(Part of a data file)
◆ ◆ ◆ ◆

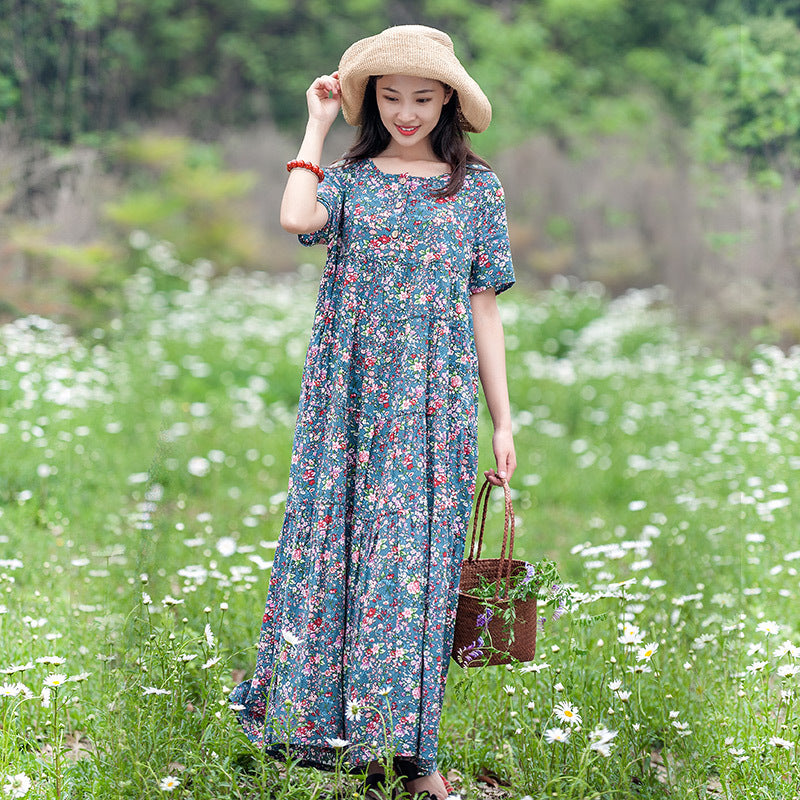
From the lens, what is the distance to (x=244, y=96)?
13508 millimetres

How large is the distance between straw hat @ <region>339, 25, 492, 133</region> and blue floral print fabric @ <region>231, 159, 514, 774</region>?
8.1 inches

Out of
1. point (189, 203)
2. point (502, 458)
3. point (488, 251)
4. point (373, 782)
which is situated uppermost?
point (189, 203)

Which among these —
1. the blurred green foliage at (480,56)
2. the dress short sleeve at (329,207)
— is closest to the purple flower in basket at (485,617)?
the dress short sleeve at (329,207)

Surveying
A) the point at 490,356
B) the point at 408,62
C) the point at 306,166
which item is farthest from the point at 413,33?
the point at 490,356

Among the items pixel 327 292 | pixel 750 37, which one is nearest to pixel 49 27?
pixel 750 37

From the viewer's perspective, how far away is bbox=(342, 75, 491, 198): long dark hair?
2666 mm

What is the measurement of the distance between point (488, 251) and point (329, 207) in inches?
16.5

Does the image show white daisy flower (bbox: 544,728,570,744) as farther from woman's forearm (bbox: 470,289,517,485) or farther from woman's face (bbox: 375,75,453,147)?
woman's face (bbox: 375,75,453,147)

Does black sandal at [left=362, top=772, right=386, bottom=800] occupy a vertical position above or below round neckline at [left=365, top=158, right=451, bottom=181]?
below

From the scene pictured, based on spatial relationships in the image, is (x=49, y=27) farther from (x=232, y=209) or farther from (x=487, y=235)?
(x=232, y=209)

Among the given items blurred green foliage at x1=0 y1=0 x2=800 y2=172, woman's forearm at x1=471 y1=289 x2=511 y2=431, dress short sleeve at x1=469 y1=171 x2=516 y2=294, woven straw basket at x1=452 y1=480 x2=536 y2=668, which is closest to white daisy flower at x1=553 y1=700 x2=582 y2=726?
woven straw basket at x1=452 y1=480 x2=536 y2=668

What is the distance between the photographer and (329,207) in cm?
255

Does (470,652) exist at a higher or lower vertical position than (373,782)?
higher

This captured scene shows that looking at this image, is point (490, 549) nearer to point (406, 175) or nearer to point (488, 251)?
point (488, 251)
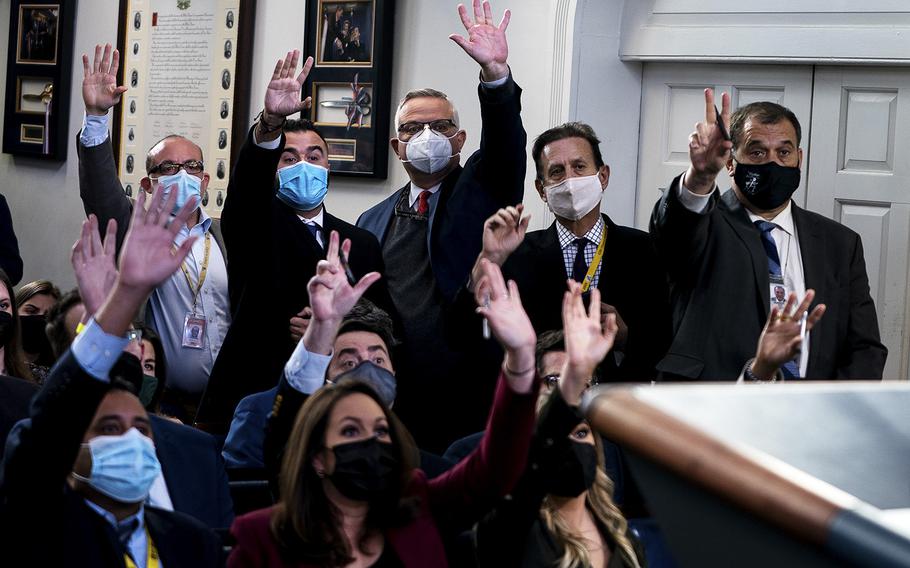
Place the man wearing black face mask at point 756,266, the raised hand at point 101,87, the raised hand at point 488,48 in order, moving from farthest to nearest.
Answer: the raised hand at point 101,87 → the raised hand at point 488,48 → the man wearing black face mask at point 756,266

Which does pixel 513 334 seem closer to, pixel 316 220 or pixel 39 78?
pixel 316 220

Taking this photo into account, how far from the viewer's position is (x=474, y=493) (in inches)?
102

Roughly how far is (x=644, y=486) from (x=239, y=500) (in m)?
2.76

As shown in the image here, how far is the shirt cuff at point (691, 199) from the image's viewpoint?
A: 339cm

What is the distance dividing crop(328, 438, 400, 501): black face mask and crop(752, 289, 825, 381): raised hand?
93 cm

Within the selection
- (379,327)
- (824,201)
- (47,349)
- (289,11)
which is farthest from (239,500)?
(289,11)

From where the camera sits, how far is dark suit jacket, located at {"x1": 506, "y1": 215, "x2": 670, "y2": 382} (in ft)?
11.8

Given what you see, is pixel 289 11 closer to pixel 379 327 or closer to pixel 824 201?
pixel 824 201

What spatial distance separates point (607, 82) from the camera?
17.2 feet

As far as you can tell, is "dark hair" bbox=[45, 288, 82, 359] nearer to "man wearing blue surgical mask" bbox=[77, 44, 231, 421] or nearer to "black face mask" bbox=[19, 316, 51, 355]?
"man wearing blue surgical mask" bbox=[77, 44, 231, 421]

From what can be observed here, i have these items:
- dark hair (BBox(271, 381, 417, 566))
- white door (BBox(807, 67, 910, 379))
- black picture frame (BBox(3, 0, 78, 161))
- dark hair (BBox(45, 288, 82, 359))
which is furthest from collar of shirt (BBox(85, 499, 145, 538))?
black picture frame (BBox(3, 0, 78, 161))

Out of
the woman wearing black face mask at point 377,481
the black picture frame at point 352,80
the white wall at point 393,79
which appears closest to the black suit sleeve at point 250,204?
the woman wearing black face mask at point 377,481

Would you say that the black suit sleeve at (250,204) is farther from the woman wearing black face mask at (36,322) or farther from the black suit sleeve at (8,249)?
the black suit sleeve at (8,249)

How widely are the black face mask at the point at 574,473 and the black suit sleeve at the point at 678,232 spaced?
87 cm
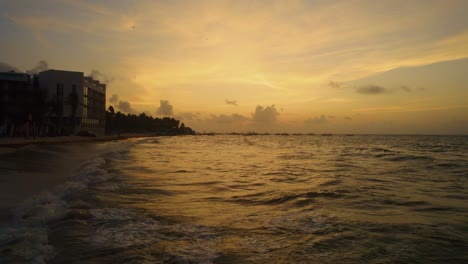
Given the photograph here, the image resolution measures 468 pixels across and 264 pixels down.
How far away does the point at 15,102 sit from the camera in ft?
191

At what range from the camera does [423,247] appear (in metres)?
6.74

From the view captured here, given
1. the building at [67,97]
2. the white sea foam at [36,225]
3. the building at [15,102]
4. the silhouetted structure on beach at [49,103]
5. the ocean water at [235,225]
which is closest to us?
the white sea foam at [36,225]

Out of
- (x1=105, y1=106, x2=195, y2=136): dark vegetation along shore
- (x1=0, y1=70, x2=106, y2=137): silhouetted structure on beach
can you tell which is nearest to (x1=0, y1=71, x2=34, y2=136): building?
(x1=0, y1=70, x2=106, y2=137): silhouetted structure on beach

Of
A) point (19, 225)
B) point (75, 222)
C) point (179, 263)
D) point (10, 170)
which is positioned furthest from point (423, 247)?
point (10, 170)

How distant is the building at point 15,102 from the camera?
55750 mm

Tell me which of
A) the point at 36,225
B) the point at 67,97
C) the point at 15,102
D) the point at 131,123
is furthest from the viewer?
the point at 131,123

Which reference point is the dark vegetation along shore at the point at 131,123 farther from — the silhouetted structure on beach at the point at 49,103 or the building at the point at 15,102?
the building at the point at 15,102

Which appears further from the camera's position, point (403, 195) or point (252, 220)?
point (403, 195)

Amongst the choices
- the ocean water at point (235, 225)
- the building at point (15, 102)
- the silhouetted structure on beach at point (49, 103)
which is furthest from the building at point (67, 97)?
the ocean water at point (235, 225)

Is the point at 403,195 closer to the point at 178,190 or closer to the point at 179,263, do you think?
the point at 178,190

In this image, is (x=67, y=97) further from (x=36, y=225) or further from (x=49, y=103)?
(x=36, y=225)

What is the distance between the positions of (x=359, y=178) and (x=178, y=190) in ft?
28.9

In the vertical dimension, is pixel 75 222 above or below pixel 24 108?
below

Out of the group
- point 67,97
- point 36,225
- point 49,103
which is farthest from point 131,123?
point 36,225
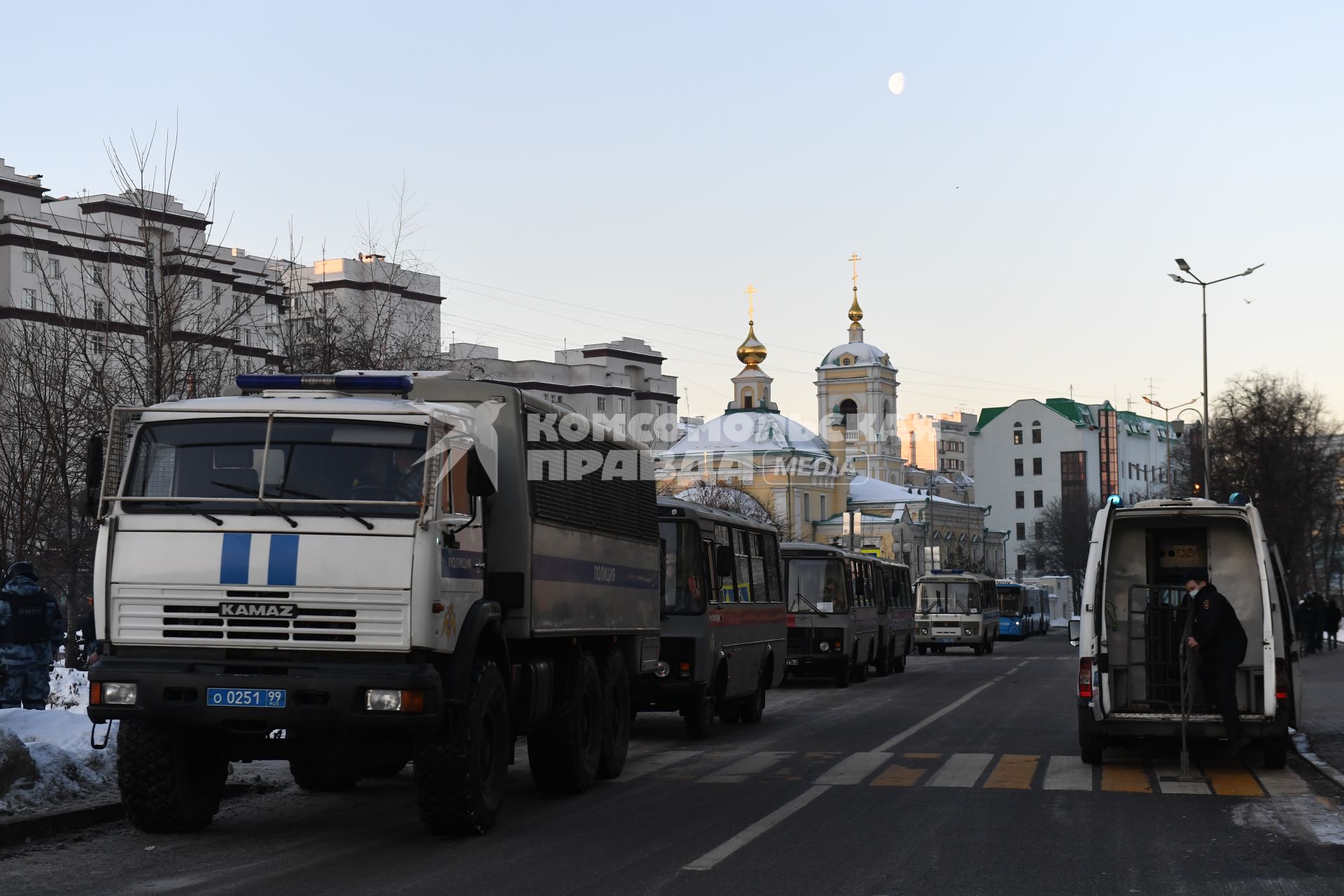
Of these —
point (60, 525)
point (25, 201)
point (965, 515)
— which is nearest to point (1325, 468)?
point (60, 525)

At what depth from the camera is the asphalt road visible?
8.98m

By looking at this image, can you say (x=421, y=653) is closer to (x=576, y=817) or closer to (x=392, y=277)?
(x=576, y=817)

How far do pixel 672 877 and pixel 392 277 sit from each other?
72.7 ft

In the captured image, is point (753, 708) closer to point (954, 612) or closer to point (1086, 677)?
point (1086, 677)

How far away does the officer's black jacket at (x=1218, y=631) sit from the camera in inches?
571

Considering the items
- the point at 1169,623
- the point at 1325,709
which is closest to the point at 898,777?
the point at 1169,623

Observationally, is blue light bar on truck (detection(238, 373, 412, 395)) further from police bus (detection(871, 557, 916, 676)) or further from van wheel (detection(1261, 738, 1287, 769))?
police bus (detection(871, 557, 916, 676))

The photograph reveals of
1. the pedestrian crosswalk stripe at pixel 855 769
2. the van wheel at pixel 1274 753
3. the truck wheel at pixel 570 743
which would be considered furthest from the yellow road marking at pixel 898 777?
the van wheel at pixel 1274 753

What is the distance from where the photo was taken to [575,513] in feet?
42.3

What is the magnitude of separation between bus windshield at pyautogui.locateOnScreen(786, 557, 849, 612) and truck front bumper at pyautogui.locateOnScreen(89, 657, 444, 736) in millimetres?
21935

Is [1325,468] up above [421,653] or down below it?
above

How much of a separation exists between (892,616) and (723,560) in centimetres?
1938

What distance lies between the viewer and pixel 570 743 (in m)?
12.9

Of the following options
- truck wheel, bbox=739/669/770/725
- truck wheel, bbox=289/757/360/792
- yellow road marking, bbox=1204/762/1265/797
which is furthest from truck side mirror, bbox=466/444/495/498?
truck wheel, bbox=739/669/770/725
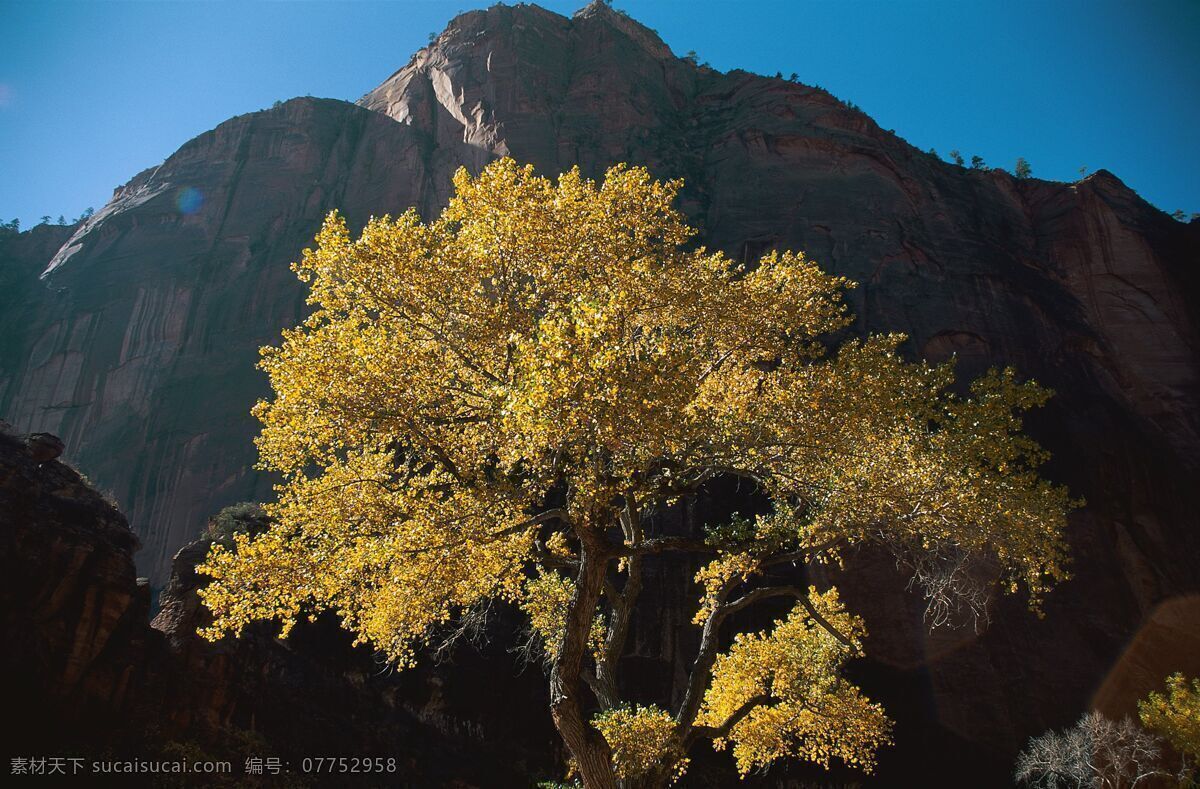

◆ ◆ ◆ ◆

What the exercise asks :: Write out the material again, starting with the line containing "Is [1325,468] up" and going on through the end of the material, with every line included and the pictures left out. Shift each number in the answers (the distances and the box coordinates) down by 123.

Final answer ::
Is [1325,468] up above [421,653] or down below it?
above

How much of a separation exists between (892,616) and (723,560) in centimetres?
1815

What distance lies between the viewer and pixel 570 743 (in m)?
-110.1

Of the following options
- truck wheel, bbox=739/669/770/725
- truck wheel, bbox=289/757/360/792
- yellow road marking, bbox=1204/762/1265/797
which is furthest from truck side mirror, bbox=466/444/495/498?
truck wheel, bbox=616/546/647/602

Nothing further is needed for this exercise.